Miller Crockart, Vice President Traffic Sales and Marketing

Rugby was and still is an important part of Miller Crockart’s life, Vice President Traffic Global Sales and Marketing PTV Group. Photo: Miller Crockart

Miller Crockart has been Vice President of Global Sales and Marketing of Traffic Software at PTV Group for three years. However he’s had a varied, and international life, including a period as a professional rugby player in Japan. Paul Hutton travelled to PTV Group’s HQ in Karlsruhe, Germany, to find out more about this Zimbabwe-born Brit.

INTERVIEW BY PAUL HUTTON (Smart Highways). Due to the length of the interview it has been split. You will find part two of the interview published next week.

Paul Hutton (PH): You’re the first professional rugby player – former or current – that I’ve interviewed since Rory Underwood signed for Bedford in the 90s, but you plied a lot of your trade in Japan – how on earth did that happen?

Miller Crockart (MC): It’s a bit of a protracted story but my father was the Managing Director of Automobile Peugeot in Japan – sent there to set up Peugeot’s subsidiary based in Tokyo and I’d just finished my A-levels and was playing rugby for Northampton, and I went over to Japan on holiday. Unbeknownst to me my parents presented my exam results and scholastic aptitude tests to a university there, and my parents being quite consummate sales people sold me a vision of what life could be like in Japan. Rugby is now the third biggest sport there, but at that time was the second biggest participatory sport. Scotland’s team was out there on a tour and I got hooked up with them and I met the head of the Japanese Rugby Union, who introduced me to the people there, the heritage, put me into some training with a couple of clubs and I fell in love with it. They’re very honourable people, they love their rugby and my parents had stitched me up with a very good university in Japan and I got accepted to go there. Having lived in a number of countries before, I just thought this was too unique an opportunity to miss. I got to play rugby which was my passion that I loved, I got to eat my mum’s good food and I got to learn a new culture and a new language at the same time.

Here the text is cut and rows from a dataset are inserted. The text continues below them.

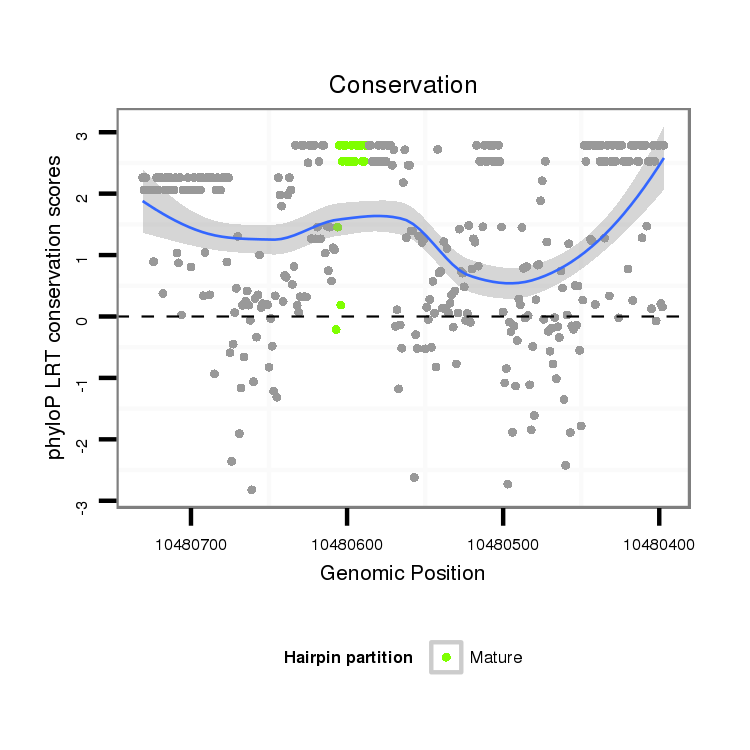 Conservation

phyloP LRT conservation scores

3
2
1
0
-1
-2
-3

10480700
10480600
10480500
10480400

Genomic Position

Hairpin partition
Mature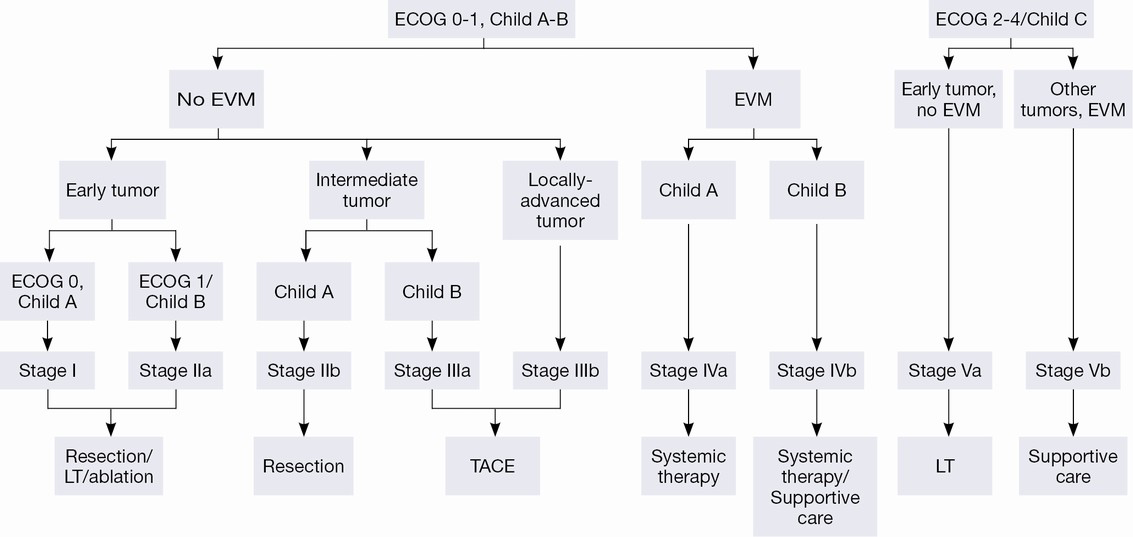 ECOG 0-1, Child A-B

ECOG 2-4/Child C

No EVM

EVM

Early tumor, no EVM

Other tumors, EVM

Early tumor

Intermediate tumor

Locally-advanced tumor

Child A

Child B

ECOG 0, Child A

ECOG 1/ Child B

Child A

Child B

Stage I

Stage IIa

Stage IIb

Stage IIIa

Stage IIIb

Stage IVa

Stage IVb

Stage Va

Stage Vb

Resection/ LT/ablation

Resection

TACE

Systemic therapy

Systemic therapy/ Supportive care

LT

Supportive care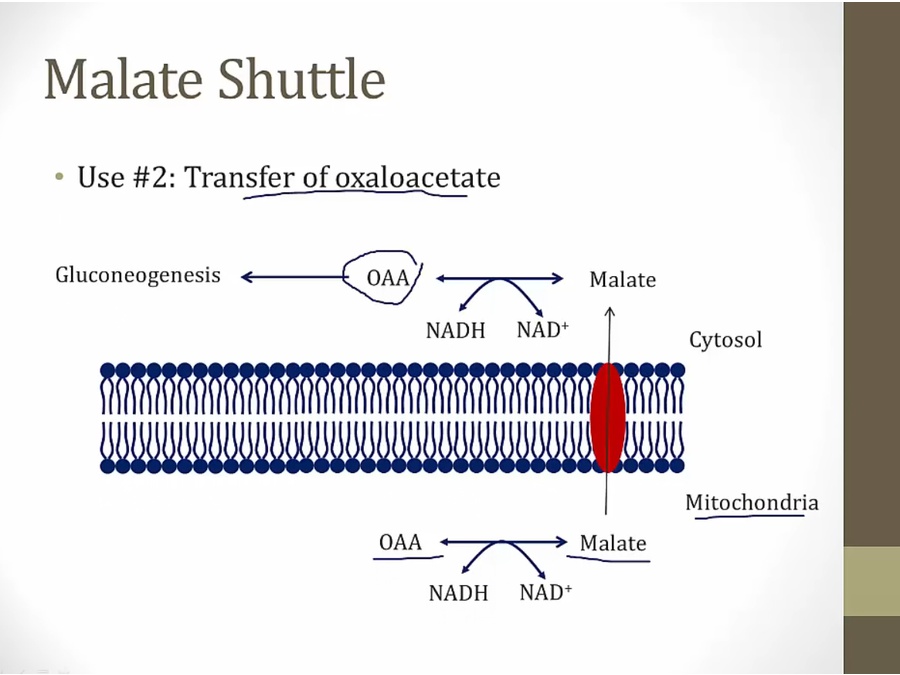 Malate Shuttle

• Use #2: Transfer of oxaloacetate

Gluconeogenesis

OAA

Malate

NADH

$NAD^+$

Cytosol

Mitochondria

OAA

Malate

NADH

$NAD^+$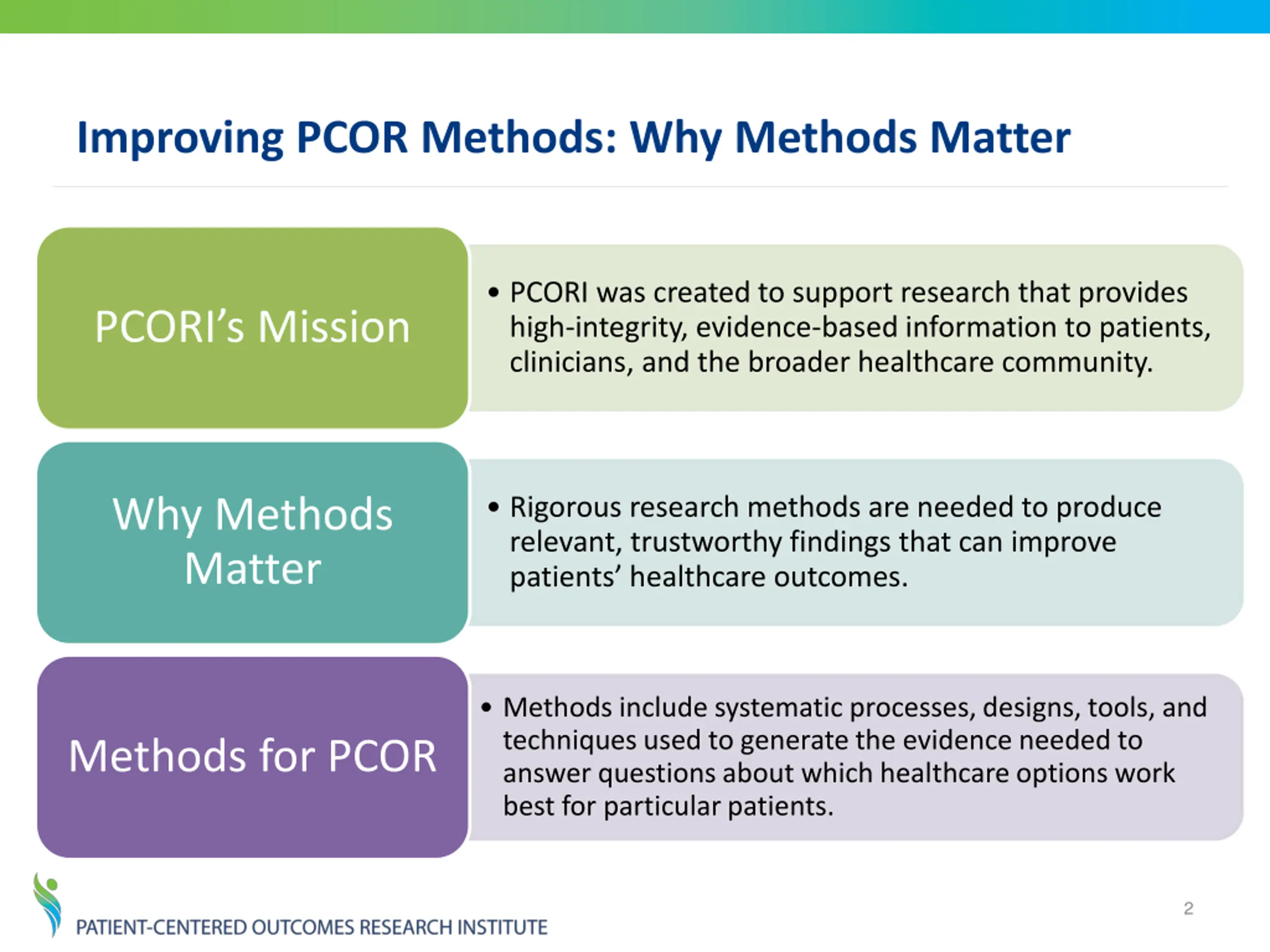 Improving PCOR Methods: Why Methods Matter

PCORI's Mission

• PCORI was created to support research that provides high-integrity, evidence-based information to patients, clinicians, and the broader healthcare community.

Why Methods Matter

• Rigorous research methods are needed to produce relevant, trustworthy findings that can improve patients' healthcare outcomes.

Methods for PCOR

• Methods include systematic processes, designs, tools, and techniques used to generate the evidence needed to answer questions about which healthcare options work best for particular patients.

PATIENT-CENTERED OUTCOMES RESEARCH INSTITUTE

2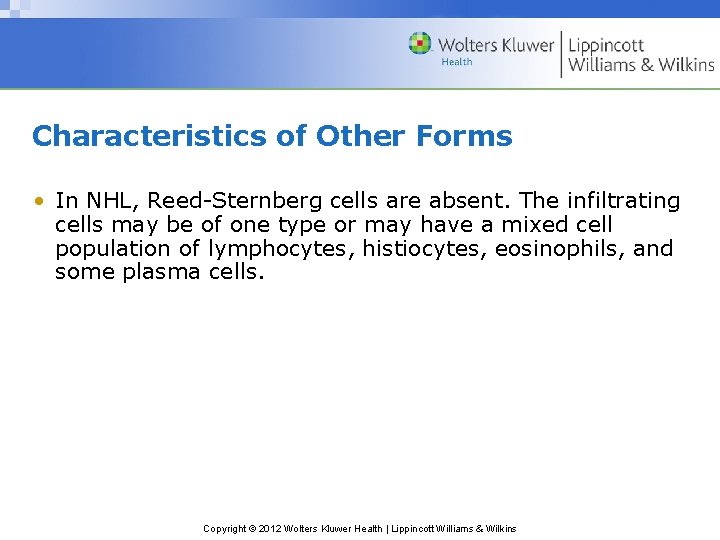 Wolters Kluwer Health | Lippincott Williams & Wilkins

Characteristics of Other Forms

• In NHL, Reed-Sternberg cells are absent. The infiltrating cells may be of one type or may have a mixed cell population of lymphocytes, histiocytes, eosinophils, and some plasma cells.

Copyright © 2012 Wolters Kluwer Health | Lippincott Williams & Wilkins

PH: I was going to ask whether you learnt the new language while you were there… so it wasn’t as though you were a Japanese speaker when you arrived?

MC: Not a word. My useage of chopsticks was pretty limited too! Nobody spoke English and we were at the beginning of when expats started going there and we were called Gaijin, which means alien. My mother was a five-foot-three blond Scottish lady and was treated like a doll and always had people coming up and touching her and looking at her hair. And for me the language was the biggest barrier so for the first year it was really frustrating because you didn’t understand the culture and the reason they did things, without being able to communicate with them properly. I was assigned a “manageress” through the rugby team and her job was to chaperone me. She’d lived in America and helped me understand a bit better, but until about 18 months in when I could start to speak, I found it quite frustrating. But once you get the language, it’s a great language to speak and I still enjoy it.

PH: You mentioned living in other countries, so where were you before England and Japan?

MC: I was born in Zimbabwe of Scottish parents who did the old ten pound ticket thing after the war, so I grew up there until I was seven when I went to South Africa and lived in Johannesburg, so there was a culture of outdoor sports, cricket and rugby being the main ones, plus Coca Cola and Biltong which was pretty much the way it was. Then Paris before landing up in the UK for my formative years at school.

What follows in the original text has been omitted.